A horrifying security video has captured the moment Earth's crust cracks and slides during a devastating earthquake earlier this year. This kind of dramatic surface displacement is usually experienced in the moment or measured after the fact, but rarely – if ever – caught in action.

On 28 March 2025, a magnitude 7.7 earthquake struck Myanmar, killing more than 3,700 people and injuring thousands more. Occurring at a shallow depth of just 10 kilometers (6.2 miles) and propagating over 460 kilometers, this supershear quake ruptured the surface and displaced some areas by more than 6 meters (20 feet).

It's one thing to read those statistics, but it's another entirely to see it actually happen before your eyes. A security camera at GP Energy Myanmar's Thapyay Wa solar energy facility captured the moment, seen in a video uploaded to Facebook by Htin Aung.

As the video starts, a calm, pleasant-looking day is interrupted by shaking that gradually gets more violent. Bushes start rustling, and the gate slides open. Standard earthquake fare so far.

But around the 14-second mark, a huge crack forms and the entire ground outside slides unnervingly for a few seconds. According to Aung, the ground shifted by about 12 feet.

The effects of these quakes are very visible afterwards, but it's quite alarming to see this sort of seismological shuffle happen in real time. This may be the first instance of a ground rupture captured on video – or at least, it's an unparalleled example out of just a few.

"To my knowledge, this is the best video we have of a throughgoing surface rupture of a very large earthquake," Rick Aster, a geophysicist at Colorado State University, told Stephanie Pappas at Live Science.

The fault rupture, which stretched from Singu in the Mandalay Region to Pyu in the Bago Region, lasted just over 80 seconds, with the most intense seismic energy released about 30 seconds after it began. The rupture is believed to have moved faster than the surrounding shear waves, which makes the event a rare supershear earthquake.

"Myanmar has a long history of significant seismic activity due to its complex tectonic setting," a team led by civil engineer Khan Shahzada from Pakistan's University of Engineering and Technology writes in a paper exploring the effects of the 2025 earthquake.

The Sagaing Fault is the most active in the region, running for more than 1,400 kilometers through Myanmar and marking the boundary where two tectonic plates slide past each other.
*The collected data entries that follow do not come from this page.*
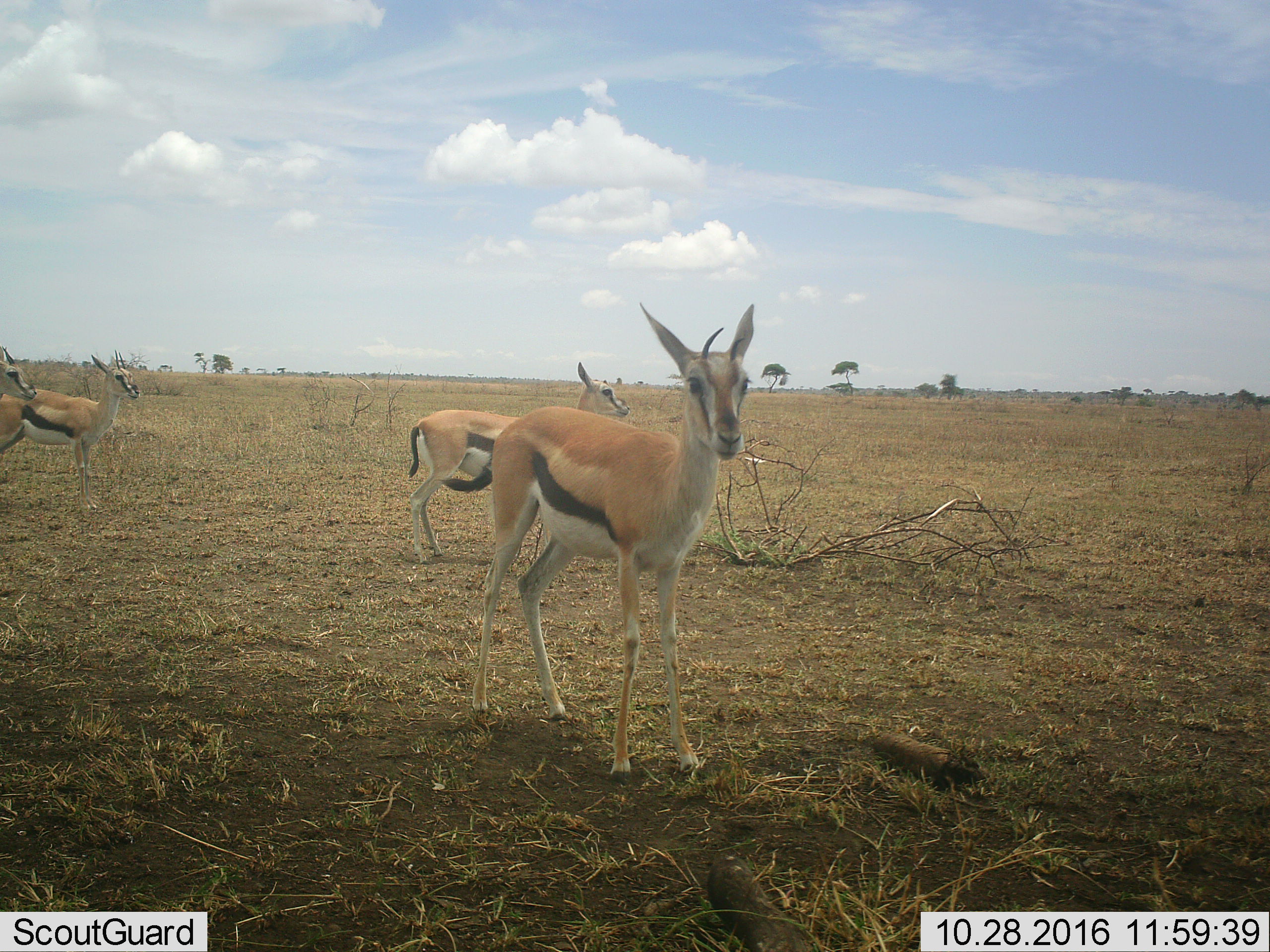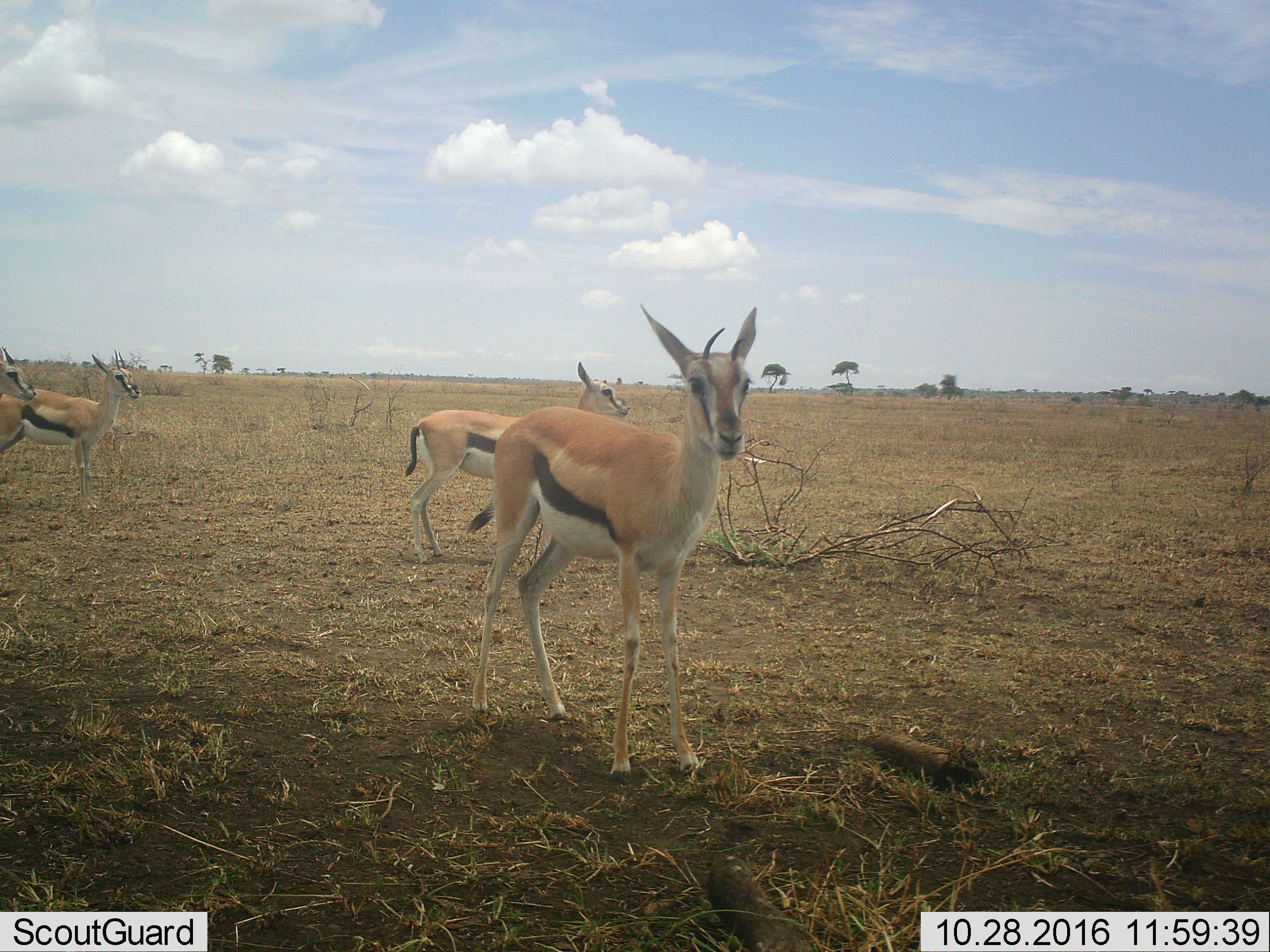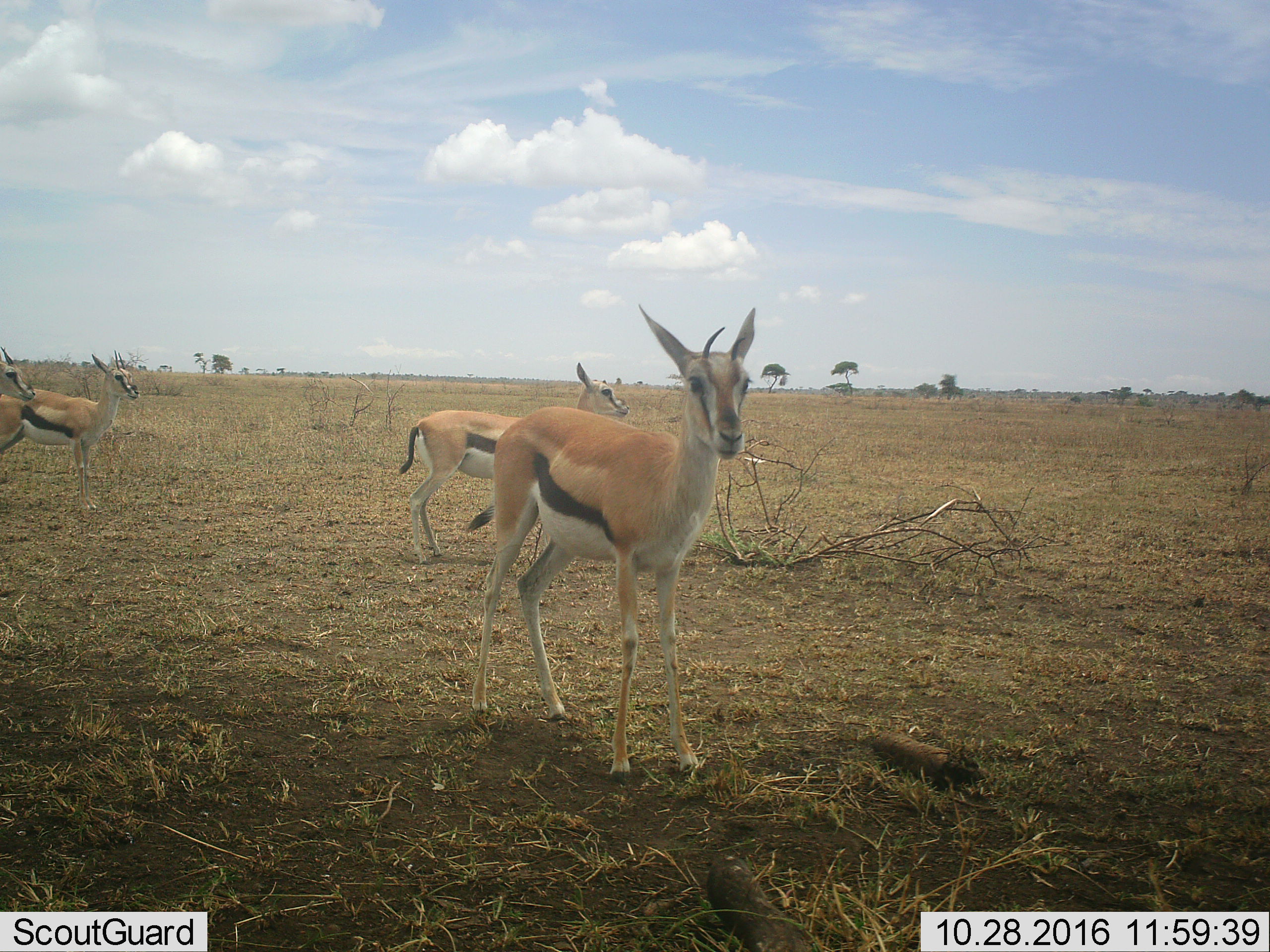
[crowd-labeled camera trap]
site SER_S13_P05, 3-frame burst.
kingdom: Animalia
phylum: Chordata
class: Mammalia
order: Artiodactyla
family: Bovidae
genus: Eudorcas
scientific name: Eudorcas thomsonii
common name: thomson's gazelle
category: gazellethomsons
Gazellethomsons (thomson's gazelle) (Eudorcas thomsonii), count 4. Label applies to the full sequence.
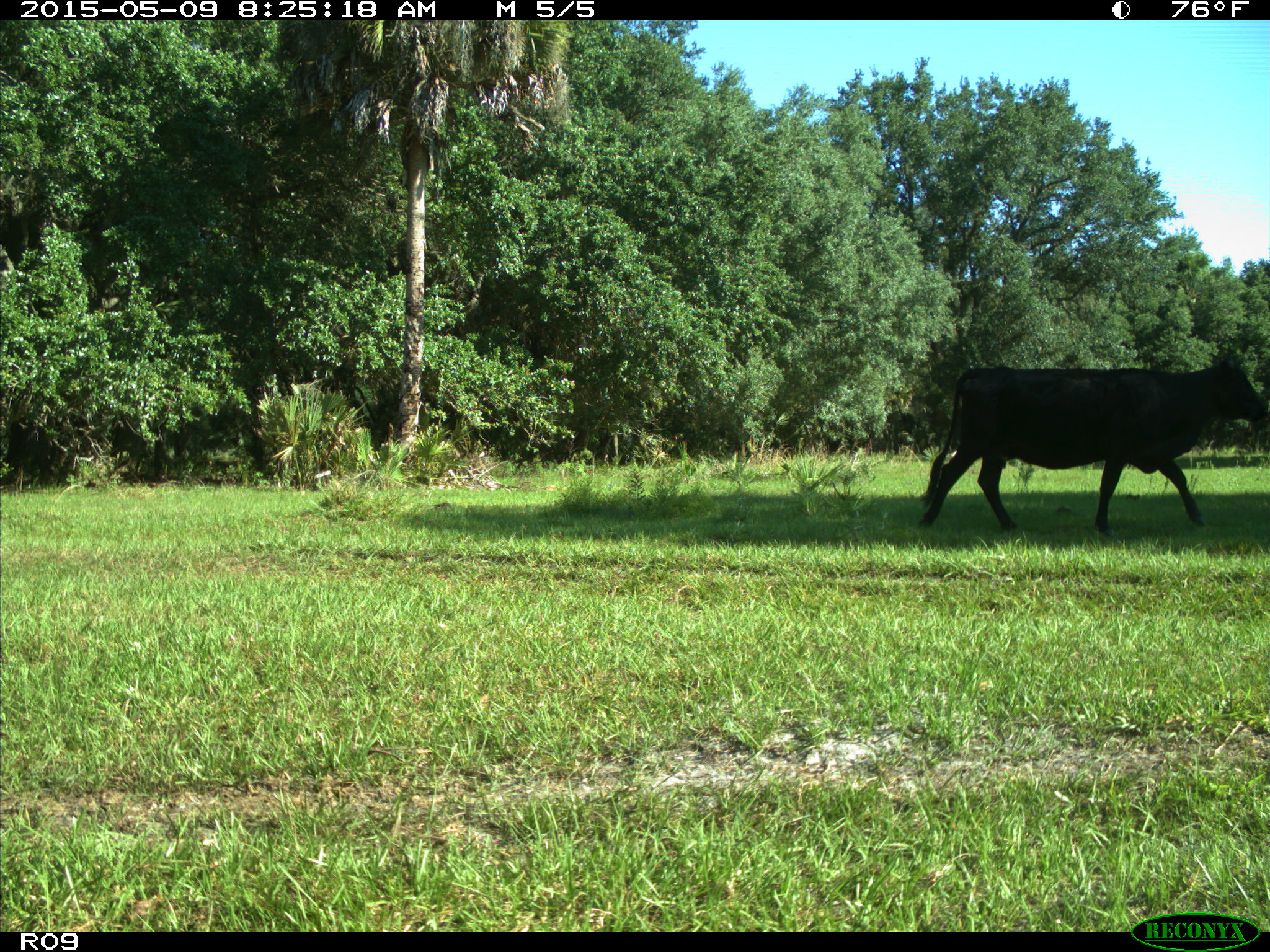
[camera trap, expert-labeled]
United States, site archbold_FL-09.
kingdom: Animalia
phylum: Chordata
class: Mammalia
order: Artiodactyla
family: Bovidae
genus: Bos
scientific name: Bos taurus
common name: domestic cow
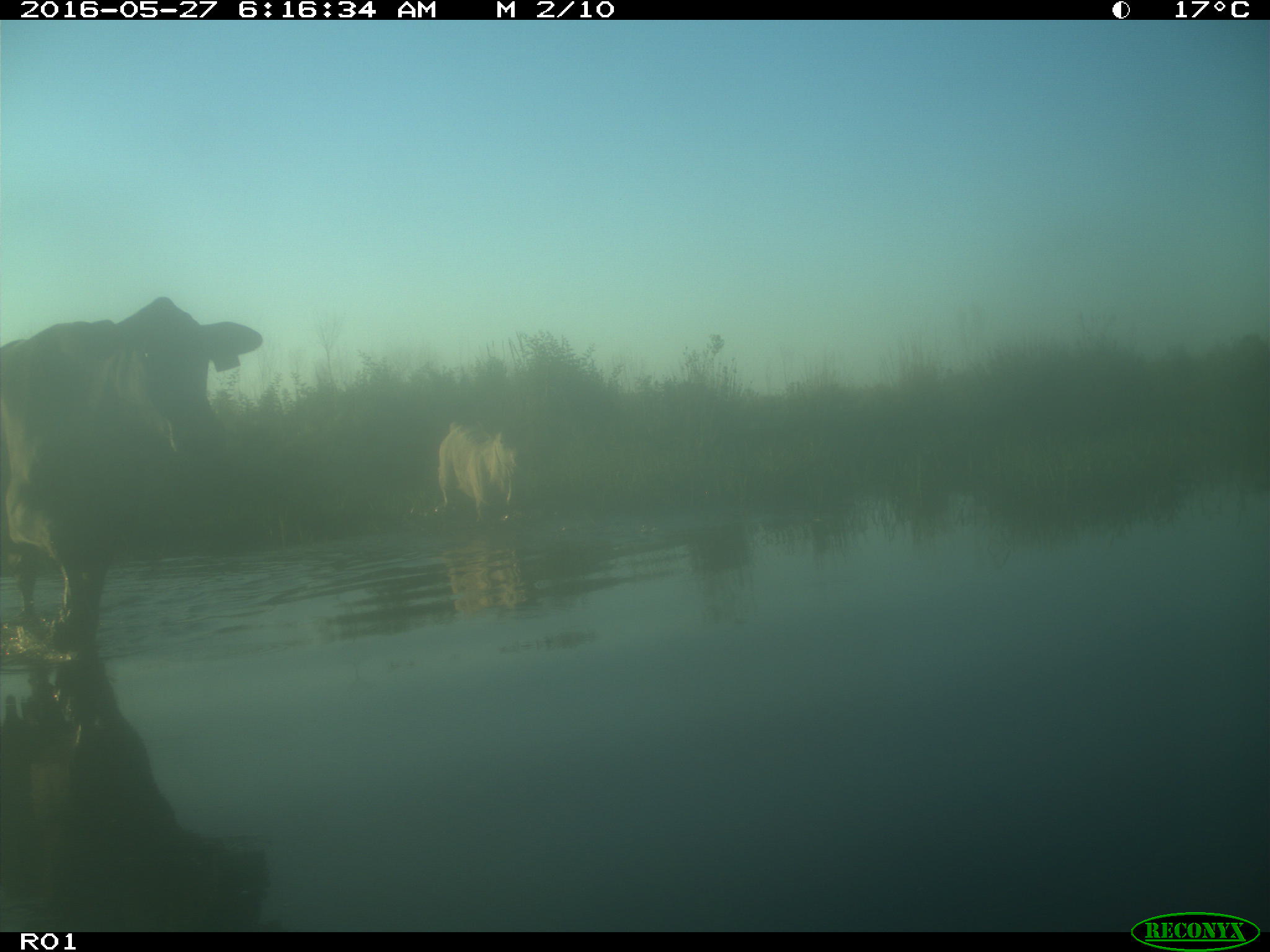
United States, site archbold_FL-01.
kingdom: Animalia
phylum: Chordata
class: Mammalia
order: Artiodactyla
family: Bovidae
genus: Bos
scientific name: Bos taurus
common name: domestic cow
Bos taurus (domestic cow).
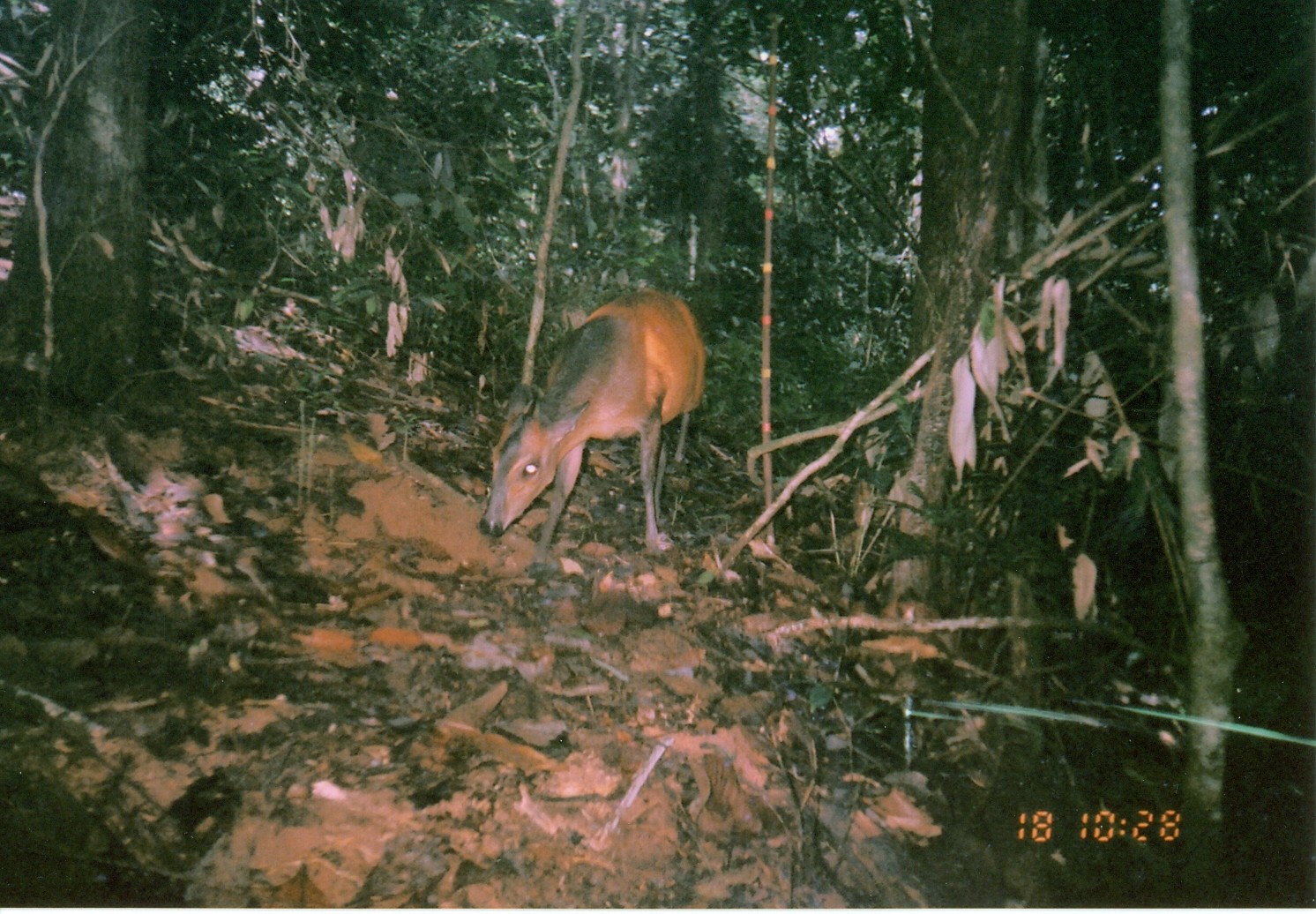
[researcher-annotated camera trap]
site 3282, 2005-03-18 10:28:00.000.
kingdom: Animalia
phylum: Chordata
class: Mammalia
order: Artiodactyla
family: Bovidae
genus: Cephalophus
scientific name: Cephalophus harveyi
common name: harvey's duiker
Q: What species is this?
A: Cephalophus harveyi (harvey's duiker).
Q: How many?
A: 1.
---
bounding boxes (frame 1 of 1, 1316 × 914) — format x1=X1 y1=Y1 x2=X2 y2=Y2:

Large cities like Mandalay are located close to this fault and face a high risk of devastation.

A monk walks past a collapsed building
A monk walks past a collapsed building in Mandalay on 1 April 2025, a few days after the Myanmar earthquake. Mandalay was one of the most severely affected regions. (Sai Aung Mainsai Aung Main/Getty Images)

The March event has been reported as the most powerful earthquake to strike Myanmar since 1912, and the deadliest in Myanmar's history since 1930.

"The 2025 rupture uniquely highlighted cascading risks," Shahzada and his colleagues write.

"Its supershear velocity and extensive surface deformation triggered secondary disasters, from infrastructure collapse in Myanmar to high-rise failures in Bangkok's soft-soil basins."

Earthquakes are among the most catastrophic natural disasters, often taking us by surprise. Scientists are continuing to study triggers to find better ways to predict their occurrence.

The research exploring the effects of the earthquake in detail was published in The Journal of Dynamic Disasters.